Transcription is an essential and multi-step process wherein genetic information encoded in DNA is transcribed into RNA by the RNA polymerase (RNAP) complex. When the bacterial transcription elongation complex (EC) gets stuck on damaged DNA, an ATP-powered, transcription repair protein known as Mfd binds to the EC and displaces the stalled RNAP complex from the DNA.
To capture the structural details involved in the activity of Mfd, the group used single-particle cryo-EM. However, they initially encountered issues with sample preparation—the starting conditions used did not yield any Mfd-bound transcription complexes.
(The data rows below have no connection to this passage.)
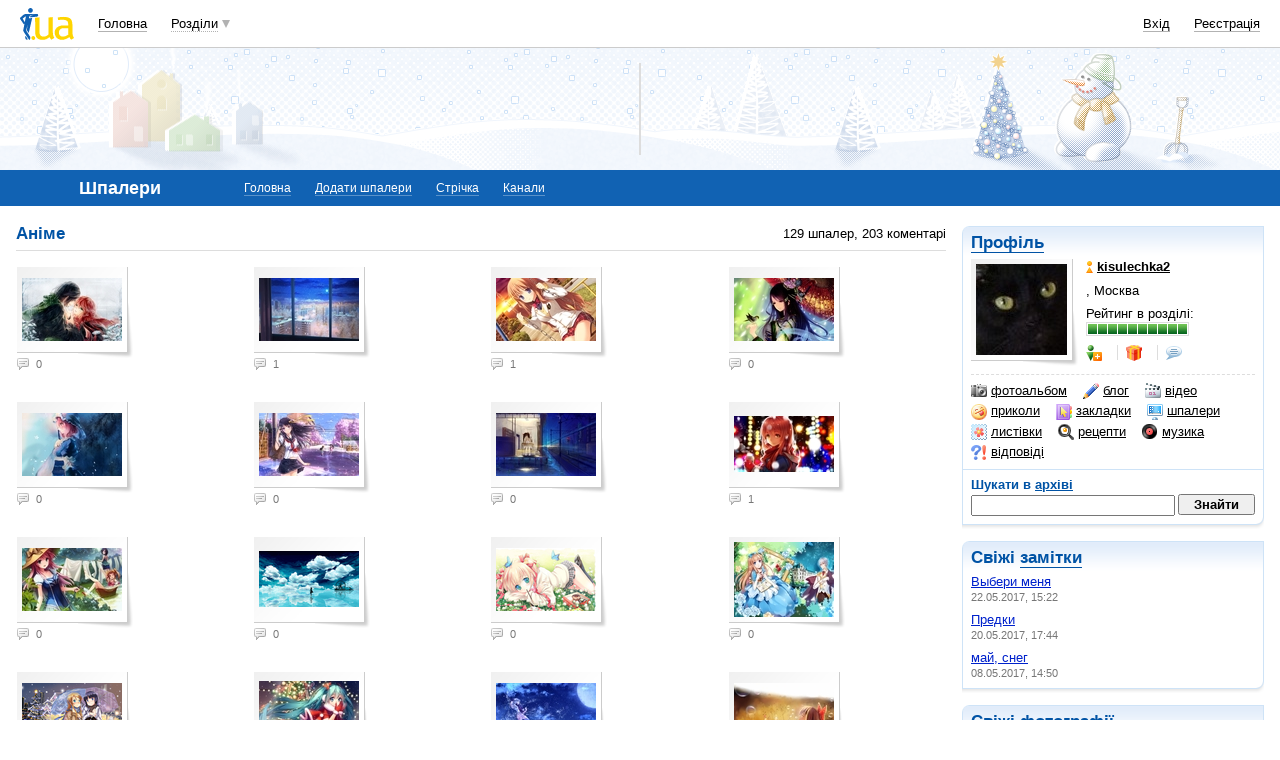

--- FILE ---
content_type: text/html; charset=utf-8
request_url: https://www.google.com/recaptcha/api2/aframe
body_size: 142
content:
<!DOCTYPE HTML><html><head><meta http-equiv="content-type" content="text/html; charset=UTF-8"></head><body><script nonce="ddmVKjFrxIznTulkNus1gw">/** Anti-fraud and anti-abuse applications only. See google.com/recaptcha */ try{var clients={'sodar':'https://pagead2.googlesyndication.com/pagead/sodar?'};window.addEventListener("message",function(a){try{if(a.source===window.parent){var b=JSON.parse(a.data);var c=clients[b['id']];if(c){var d=document.createElement('img');d.src=c+b['params']+'&rc='+(localStorage.getItem("rc::a")?sessionStorage.getItem("rc::b"):"");window.document.body.appendChild(d);sessionStorage.setItem("rc::e",parseInt(sessionStorage.getItem("rc::e")||0)+1);localStorage.setItem("rc::h",'1769142983012');}}}catch(b){}});window.parent.postMessage("_grecaptcha_ready", "*");}catch(b){}</script></body></html>

--- FILE ---
content_type: application/javascript; charset=utf-8
request_url: https://fundingchoicesmessages.google.com/f/AGSKWxU6leJhw2oajz7ujB3O3geqRAn0BRtcVRenDM1_XVlFXkdUrOlob9OXQLsZuAaRWKcAx4KrXJJzuLIbeFj65QXlPZggO3B1J8ySzgxtzeuKbVne-slep4jl479gteu3YYwjVUJG30IRjLbfrg1X4mczTuRfaHRLPaarZ5IYHMp340ra-I3kZ9JsQvTH/_/sisterads./adcounter..net/adv//600_120_/bbad4.
body_size: -1288
content:
window['e8ed71ac-25a3-4362-967b-24722eb44f0c'] = true;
“We performed a sample quality check using the native mass spectrometry (MS) platform that was developed here at NCDIR and we mainly did not observe Mfd bound to the EC. So either Mfd was not binding at all or it quickly falls off after binding to RNAP. These are not optimal for cryo-EM analysis. To efficiently determine conditions that yield intact Mfd-bound complexes, we screened for samples using the same native MS platform by varying incubation times, DNA/RNA sequences, and Mfd preparation. It turns out that all these parameters were critical,” according to Dom.
The video shows two orthogonal views of the Mfd-bound complex and cycles through the five structures of the Mfd-nucleotide hydrolysis (C1 → C2 → C3 → C4 → C5). At C2 → C3, Mfd opens the RNAP clamp and at C4 → C5, Mfd twists the βlobe-Si1 domain. The multiple domains of Mfd are colored and indicated accordingly (Kang et. al., 2021).
The native MS-based screening generated the best combination of sample conditions for preparing intact and homogeneous Mfd-bound transcription complexes for cryo-EM analysis. The result? Seven distinct structures that capture how Mfd engages and disassembles the transcription complex at different ADP/ATP states. Overall, the structural intermediates delineate how the initial interaction of Mfd with the stalled complex triggers a stepwise series of dynamic conformational changes, culminating in the stable engagement of Mfd with the EC and then ATP-powered disassembly of the stalled complex (see animation).
The paper is freely accessible here:
Kang JY, Llewellyn E, Chen J, Olinares PDB, Brewer J, Chait BT, Campbell EA, Darst SA. “Structural basis for transcription complex disruption by the Mfd translocase.” Elife. 2021 Jan 22;10:e62117. PMID: 33480355.